The Refresh feature is available on the Debug menu in Beta builds and is bound to the keyboard shortcut Ctrl+Shift+R. (We expect to change this to F4 in future releases depending on settings selection, hence its nickname.) F4 speeds up the edit/debug cycle by removing the need to shut down the application whenever changes are made to HTML, CSS or JavaScript. The easiest way to think about the feature is as a ‘fast restart’ where the app will be reloaded and then reactivated, without Visual Studio exiting the debugger; this prevents the window layout changes that generally happen when the debugger restarted, along with removing the need to re-launch the host process and reattach the debugger. In most cases F4 will only take a few hundred milliseconds to complete vs. around a second for a full restart of the debugger (in other words, this is about half the time of our current warm F5).

You may be wondering why you would ever not use F4. The answer is that you should use it whenever possible since it’s generally faster, but there are certain situations in which F4 is not available. You can change HTML, CSS, or JavaScript content, but adding new files, changing the manifest, modifying resources, or adding new references (along with some other, less common, cases) are not supported. When these situations occur, attempting F4 will bring up a dialog indicating that the pending changes prevent F4 and a conventional F5 is needed.

We’re very excited about introducing F4 with the Beta release and look forward to hearing your feedback! Note that there are a few cases in Beta, which will be fixed before we release, where F4 may not activate the app – the workaround is to use F5, which is always available.

Deployment Types – Remote and Simulator

The default deployment in Visual Studio is to launch the application on the same machine that Visual Studio itself is running on. (We refer to this as “local” deployment.) There are two additional debugger targets: remote, which is useful if you want to deploy to specialized hardware for testing (such as ARM devices, where you cannot run Visual Studio), and simulator, which can be used to test rotation/resolution options, location, and other settings that are difficult or impossible to vary on the host machine when deploying locally.

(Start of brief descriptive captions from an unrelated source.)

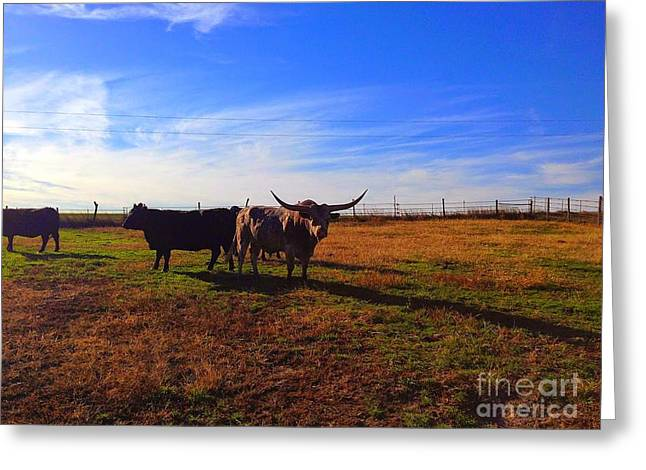 Pen Greeting Cards - Longhorn Bull and Cows Greeting Card by Marty Kugler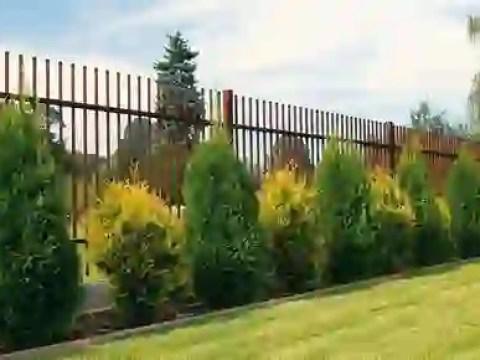 gestaltungsideen grundstücksgrenze gartenzäune, mauern, hecken:  grundstücksgrenzen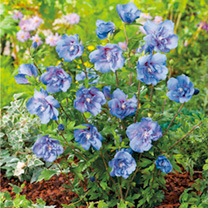 A deciduous upright shrub producing large double blue flowers that have a swirl of smaller petal in the centre. Flowering from August to October, hibi
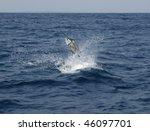 Sailfish Saltwater Sport...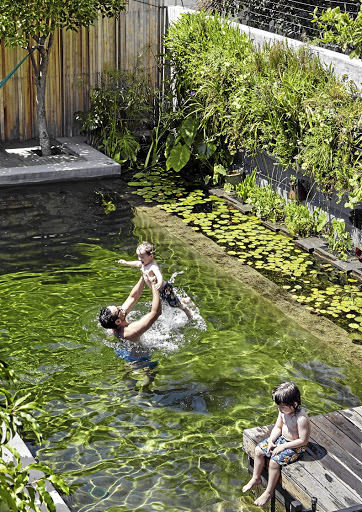 The low-maintenance  eco-pool resonates with the  farm-style character of the cottage. It uses no chemicals and the water is filtered through plants.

Remote and simulator deployments share the bulk of the F5 steps with local deployment, so whenever we make build (or register or activate) faster, we improve remote and simulator deployments as well. These deployments also have unique performance issues: remote can be dominated by file copying “over the wire, while simulator involves a large amount of startup activity, including logging in the current user for a domain joined host machine. This can lead to a long overall F5 the first time the simulator is used, even if the rest of Visual Studio is “warm” with respect to the F5. While we were unable to eliminate all of the simulator overhead outright (its implementation is based on remote login), we were able to parallelize simulator start with the build step; on most hardware, this has the effect of hiding much of its startup time. Ironically, languages with longer build times (e.g., C++) therefore seem to have faster simulator startup than languages with faster build times (e.g., JavaScript), because a greater percentage of the simulator’s cold start time can be done while the build is happening. The following table illustrates the differences between local and simulator-based deployment for the test matrix; you can see that warm and hot scenarios (where the simulator is already running) have sub-second overhead for the simulator deployment, while cold scenarios (where the simulator is being started) vary by language depending on the length of the full build step.

Scenario

Local

Simulator

Difference

cpp Full

23.9

25.8

1.8

cpp 1 line

4.6

5.3

0.7

cpp no change

0.5

0.8

0.3

cs Full

4.4

6.0

1.6

cs 1 line

2.7

3.2

0.5

cs no change

0.5

0.8

0.3

js Full

2.9

6.4

3.5

js 1 line

0.9

1.4

0.5

js no change

1.0

1.4

0.4

vb Full

4.6

6.3

1.8

vb 1 line

2.8

3.3

0.5

vb no change

0.5

1.0

0.5

Telemetry

Internal performance testing, even with real apps, is ultimately a proxy for the experience of real developers. Telemetry helps us understand what happens after we ship. While the Windows 8 Consumer Preview / Visual Studio 11 Beta is still in its early days, we already have some data flowing back. For F5, one of the best indicators is the data that tracks overall deployment times; this doesn’t capture all of the F5 user experience, but it includes many of the expensive portions (build, deploy) and it helps us discover if we’ve missed any cases. The chart below shows the data we’ve received to date, showing the distribution and cumulative population for bucketed deployment time. Around 89% of deployments take 2 seconds or less. The data also confirms that the warm and hot paths are working as intended, since the majority of deployments are sub-second (and hence not cold). Of course this is still early data, from a population likely dominated by smaller apps and examples, so we will continue tracking this along with your feedback.

image

We hope these and other improvements we’ve made in Beta are providing you additional productivity gains and making the experience of developing Windows 8 Metro style applications a great one. Please help us continue to improve through your feedback and suggestions!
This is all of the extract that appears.